In an isosceles trapezoid, the angle at the base is 45 °, the sides are 9√2cm
In an isosceles trapezoid, the angle at the base is 45 °, the sides are 9√2cm, and the diagonal is 15cm. Find the perimeter and area of the trapezoid.
Let’s finish the height BH of the trapezoid ABCD. In a right-angled triangle ABH one of the angles is 45, then the triangle is isosceles and right-angled, then AH = AB * Cos45 = 9 * √2 * √2 / 2 = 9 cm. Then BH = AH = 9 cm.
In a right-angled triangle BDH, according to the Pythagorean theorem, we determine the length of the leg DH.
DH ^ 2 = BD ^ 2 – BH ^ 2 = 225 – 81 = 144.
DН = 12 cm.
Then AD = AH + DH = 9 + 12 = 21 cm.
Let’s draw the height of the CК. Since the triangles ABН and CKD are equal about the hypotenuse and the acute angle, then DK = AH = 9 cm.Then HK = AD – AH – DK = 21 – 9 – 9 = 3 cm.

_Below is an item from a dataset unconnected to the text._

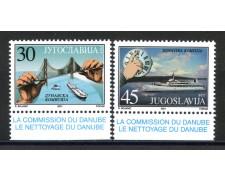 2001- JUGOSLAVIA - RISANAMENTO DEL DANUBIO 2v. - NUOVI - LOTTO/35556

Then BC = НK = 3 cm, since BCКН is a rectangle.
Determine the perimeter of the trapezoid. Ravsd = (AB + BC + CD + AD) = (9 * √2 + 3 + 9 * √2 + 21) = 18 * √2 + 24 cm.
Determine the area of the trapezoid. S = (ВС + АD) * ВН / 2 = (3 + 21) * 9/2 = 108 cm2.
Answer: The perimeter of the trapezoid is 18 * √2 + 24 cm, the area of the trapezoid is 108 cm2.